Los fogonazos cálidos del televisor me aturdirán: terminaré
durmiendo en un sofá. Soñaré con un inmenso bosque, con un inmenso lago y un
inmenso bosque. De las ramas de los árboles colgarán muchos listones de muchos
colores. Pero no habrá nadie para verlos conmigo; el bosque me parecerá
entonces más inmenso, más eterno y más frío.
Despertaré. El televisor estará apagado (¿quién lo habrá
apagado? ¿el anfitrión?). Una caja negra estará depositada sobre la mesa, y
será la misma caja negra que ya habré visto en algún lugar, en la casa. Sentiré
la curiosidad por abrirla y profanar su hermetismo confidente, inagotable. Pero
en ese momento alguien me llamará, y tendré que responder a ese llamado sin
haber visto el insospechado, y sordo contenido del objeto.
Regresaré a la fiesta. Todos estarán bailando, participando en una forma de felicidad irreprochable, pero intransferible. Pensaré entonces en convertirme para siempre en una imagen específica que esté al margen del tiempo: espacio puro, detenido, sin acción.
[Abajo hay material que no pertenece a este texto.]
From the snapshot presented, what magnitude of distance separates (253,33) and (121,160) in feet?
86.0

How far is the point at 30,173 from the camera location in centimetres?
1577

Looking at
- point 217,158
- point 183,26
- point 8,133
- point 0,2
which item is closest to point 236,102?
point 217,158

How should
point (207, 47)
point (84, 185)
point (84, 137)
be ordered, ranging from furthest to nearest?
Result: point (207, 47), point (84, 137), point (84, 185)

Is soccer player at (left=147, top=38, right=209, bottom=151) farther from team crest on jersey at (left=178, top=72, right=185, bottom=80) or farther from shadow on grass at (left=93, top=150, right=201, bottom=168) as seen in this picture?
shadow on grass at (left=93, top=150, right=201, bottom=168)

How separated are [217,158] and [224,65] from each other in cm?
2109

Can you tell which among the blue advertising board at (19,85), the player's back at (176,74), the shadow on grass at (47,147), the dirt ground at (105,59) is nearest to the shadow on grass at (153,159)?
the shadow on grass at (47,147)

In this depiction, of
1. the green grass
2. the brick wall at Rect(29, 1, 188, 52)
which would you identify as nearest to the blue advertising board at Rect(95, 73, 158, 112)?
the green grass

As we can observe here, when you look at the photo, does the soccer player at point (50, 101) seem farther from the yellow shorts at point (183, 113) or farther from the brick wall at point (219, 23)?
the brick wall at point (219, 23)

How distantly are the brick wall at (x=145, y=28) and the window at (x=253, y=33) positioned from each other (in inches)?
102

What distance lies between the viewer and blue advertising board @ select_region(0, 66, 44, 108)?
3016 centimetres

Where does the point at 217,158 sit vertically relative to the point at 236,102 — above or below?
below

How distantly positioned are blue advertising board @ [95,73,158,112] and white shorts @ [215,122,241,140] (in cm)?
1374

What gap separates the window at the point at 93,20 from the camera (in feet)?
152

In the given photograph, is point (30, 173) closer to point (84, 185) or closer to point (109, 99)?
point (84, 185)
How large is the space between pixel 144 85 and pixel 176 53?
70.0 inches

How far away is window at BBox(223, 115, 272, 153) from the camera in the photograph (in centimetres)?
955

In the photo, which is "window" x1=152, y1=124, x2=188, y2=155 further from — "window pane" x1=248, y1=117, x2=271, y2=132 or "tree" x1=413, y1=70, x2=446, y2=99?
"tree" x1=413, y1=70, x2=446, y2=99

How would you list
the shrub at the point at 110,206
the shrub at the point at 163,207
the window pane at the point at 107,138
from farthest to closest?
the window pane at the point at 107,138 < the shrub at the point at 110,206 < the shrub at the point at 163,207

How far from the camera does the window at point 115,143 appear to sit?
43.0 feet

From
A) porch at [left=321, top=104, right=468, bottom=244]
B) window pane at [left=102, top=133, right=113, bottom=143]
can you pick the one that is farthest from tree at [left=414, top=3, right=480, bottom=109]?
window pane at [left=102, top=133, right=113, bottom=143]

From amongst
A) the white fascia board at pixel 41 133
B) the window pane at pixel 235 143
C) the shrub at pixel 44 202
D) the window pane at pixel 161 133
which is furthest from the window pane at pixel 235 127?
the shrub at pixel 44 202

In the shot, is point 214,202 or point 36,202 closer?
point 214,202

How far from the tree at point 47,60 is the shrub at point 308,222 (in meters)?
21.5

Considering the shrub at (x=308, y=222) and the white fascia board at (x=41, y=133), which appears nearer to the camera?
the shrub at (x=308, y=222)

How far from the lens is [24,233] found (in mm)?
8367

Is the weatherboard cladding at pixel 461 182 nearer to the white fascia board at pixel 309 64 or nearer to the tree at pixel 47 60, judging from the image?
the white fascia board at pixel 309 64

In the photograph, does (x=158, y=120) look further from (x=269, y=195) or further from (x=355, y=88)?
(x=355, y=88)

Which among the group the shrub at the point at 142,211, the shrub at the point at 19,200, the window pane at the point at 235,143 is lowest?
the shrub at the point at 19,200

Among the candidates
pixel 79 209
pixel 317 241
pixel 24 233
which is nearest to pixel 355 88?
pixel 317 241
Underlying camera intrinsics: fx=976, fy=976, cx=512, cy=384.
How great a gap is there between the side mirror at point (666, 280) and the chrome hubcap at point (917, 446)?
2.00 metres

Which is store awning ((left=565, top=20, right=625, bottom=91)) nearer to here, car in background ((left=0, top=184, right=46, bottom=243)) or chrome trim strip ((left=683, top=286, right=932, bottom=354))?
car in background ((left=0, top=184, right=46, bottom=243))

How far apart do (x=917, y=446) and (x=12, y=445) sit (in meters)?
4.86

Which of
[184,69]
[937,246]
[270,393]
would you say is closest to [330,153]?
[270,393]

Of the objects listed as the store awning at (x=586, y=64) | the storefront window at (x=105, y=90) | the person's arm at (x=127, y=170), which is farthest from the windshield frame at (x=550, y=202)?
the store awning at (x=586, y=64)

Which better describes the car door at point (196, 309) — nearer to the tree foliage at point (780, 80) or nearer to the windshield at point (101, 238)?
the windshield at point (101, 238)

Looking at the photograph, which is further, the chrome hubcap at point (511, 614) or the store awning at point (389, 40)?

En convertirme en una imagen que no muera, que no envejezca. Sabré, sin embargo, al mirar la muchedumbre (todavía cambiante, irresuelta), que eso no podrá ser: pasarán paulatinamente los minutos, y el color escarlata será menos denso, y serán menos frecuentes los abrazos, y el anfitrión no aparecerá de ningún modo, por ningún lado.